Thread: [Pyparsing] Remove dependency on xml.sax.saxutils?
Brought to you by:
ptmcg
From: Michael D. <md...@st...> - 2008-06-04 13:44:41
Attachments:
pyparsing.py.diff
|
I'm porting matplotlib (which uses pyparsing) to the maemo platform, a Linux-based platform for the Nokia Internet Tablets (N770, N800, N880). One thing you often see on these smaller platforms is that the Python standard library has been modularized to save space. In particular on this platform, the Python xml package is distributed separately. It would be nice not to have to depend on the entire set of Python XML libraries just to use pyparsing. pyparsing uses xml.sax.saxutils.escape, which is actually a very straightforward and self-contained function. I've attached a simple patch to include this function in pyparsing.py itself when xml.sax.saxutils can't be imported. I realize this is a fairly uncommon use case, so I'll let you make the judgment call of whether it's worth including in the pyparsing trunk, but I thought it was worth bringing to your attention something that would improve the "portability" of pyparsing. Cheers, Mike -- Michael Droettboom Science Software Branch Operations and Engineering Division Space Telescope Science Institute Operated by AURA for NASA |
From: Paul M. <pt...@au...> - 2008-06-04 17:41:59
|
Mike - Thanks for this submission, I see no reason why I wouldn't just drop this into the main pyparsing code - it seems to conditionalize around the presence/absence of xml.sax.saxutils very nicely.
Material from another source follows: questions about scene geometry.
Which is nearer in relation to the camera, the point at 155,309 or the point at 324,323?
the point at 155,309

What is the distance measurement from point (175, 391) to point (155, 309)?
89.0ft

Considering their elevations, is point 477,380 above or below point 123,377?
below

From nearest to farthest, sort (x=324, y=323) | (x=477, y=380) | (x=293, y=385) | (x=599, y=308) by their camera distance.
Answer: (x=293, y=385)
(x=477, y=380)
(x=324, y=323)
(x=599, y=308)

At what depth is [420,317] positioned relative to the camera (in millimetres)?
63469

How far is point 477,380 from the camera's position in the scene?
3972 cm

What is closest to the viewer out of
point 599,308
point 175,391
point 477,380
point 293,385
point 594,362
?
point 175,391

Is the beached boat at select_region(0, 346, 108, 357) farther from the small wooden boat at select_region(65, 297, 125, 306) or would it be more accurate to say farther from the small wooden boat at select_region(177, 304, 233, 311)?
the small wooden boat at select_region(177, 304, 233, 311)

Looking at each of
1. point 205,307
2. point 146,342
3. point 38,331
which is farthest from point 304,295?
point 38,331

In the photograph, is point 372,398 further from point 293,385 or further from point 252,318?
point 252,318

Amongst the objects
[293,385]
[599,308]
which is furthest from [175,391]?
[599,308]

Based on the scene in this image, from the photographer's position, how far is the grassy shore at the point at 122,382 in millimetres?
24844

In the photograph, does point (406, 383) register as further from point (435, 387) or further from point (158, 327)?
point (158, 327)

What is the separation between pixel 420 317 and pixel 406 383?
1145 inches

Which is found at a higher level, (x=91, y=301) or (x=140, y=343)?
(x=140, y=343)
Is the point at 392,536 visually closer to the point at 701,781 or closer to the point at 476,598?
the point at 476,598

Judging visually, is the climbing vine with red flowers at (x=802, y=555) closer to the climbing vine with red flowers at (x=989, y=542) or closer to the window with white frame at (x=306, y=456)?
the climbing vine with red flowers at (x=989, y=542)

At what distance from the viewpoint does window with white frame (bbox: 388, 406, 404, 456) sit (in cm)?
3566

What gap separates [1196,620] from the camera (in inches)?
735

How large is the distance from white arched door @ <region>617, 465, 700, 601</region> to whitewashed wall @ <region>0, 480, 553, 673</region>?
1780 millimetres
My question is more about just how minimal/lame xml.sax.saxutils.escape actually seems to be. In the list of common HTML entities defined later in pyparsing.py, I also include a mapping for '"' to """, but xml...escape does not handle that case. There is also handling of an optional dict, which if provided calls __dict_replace, which is not implemented. I think I am less interested in a verbatim copy of xml...escape than I am in having one that does a decent job of escaping - I think maybe I am more picky about this code since it would actually become part of the pyparsing source. So I think I will just discard importing and using xml.sax.saxutils.escape altogether, and replace it with xml_escape, which will be implemented as: def xml_escape(data): """Escape &, <, >, ", etc. in a string of data.""" # ampersand must be replaced first from_symbols = '&><"' to_symbols = ['&'+s+';' for s in "amp gt lt quot".split()] for from_,to_ in zip(from_symbols, to_symbols): data = data.replace(from_, to_) return data This handles the 4 special entities defined in HTML 2.0 (http://www.w3.org/MarkUp/html-spec/html-spec_9.html#SEC9.7). -- Paul (On further review, I see that I was erroneously mapping ' to " instead of " - I'll have that fix along with xml_escape posted to SVN shortly.) |
From: Michael D. <md...@st...> - 2008-06-04 18:04:14
|
Looks fine to me. Certainly addresses my original issue, and then some. Cheers, Mike Paul McGuire wrote: > Mike - > > Thanks for this submission, I see no reason why I wouldn't just drop this > into the main pyparsing code - it seems to conditionalize around the > presence/absence of xml.sax.saxutils very nicely. > > My question is more about just how minimal/lame xml.sax.saxutils.escape > actually seems to be. In the list of common HTML entities defined later in > pyparsing.py, I also include a mapping for '"' to """, but xml...escape > does not handle that case. There is also handling of an optional dict, > which if provided calls __dict_replace, which is not implemented. I think I > am less interested in a verbatim copy of xml...escape than I am in having > one that does a decent job of escaping - I think maybe I am more picky about > this code since it would actually become part of the pyparsing source. > > So I think I will just discard importing and using xml.sax.saxutils.escape > altogether, and replace it with xml_escape, which will be implemented as: > > def xml_escape(data): > """Escape &, <, >, ", etc. in a string of data.""" > > # ampersand must be replaced first > from_symbols = '&><"' > to_symbols = ['&'+s+';' for s in "amp gt lt quot".split()] > for from_,to_ in zip(from_symbols, to_symbols): > data = data.replace(from_, to_) > return data > > This handles the 4 special entities defined in HTML 2.0 > (http://www.w3.org/MarkUp/html-spec/html-spec_9.html#SEC9.7). > > -- Paul > > (On further review, I see that I was erroneously mapping ' to " instead > of " - I'll have that fix along with xml_escape posted to SVN shortly.) > > -- Michael Droettboom Science Software Branch Operations and Engineering Division Space Telescope Science Institute Operated by AURA for NASA |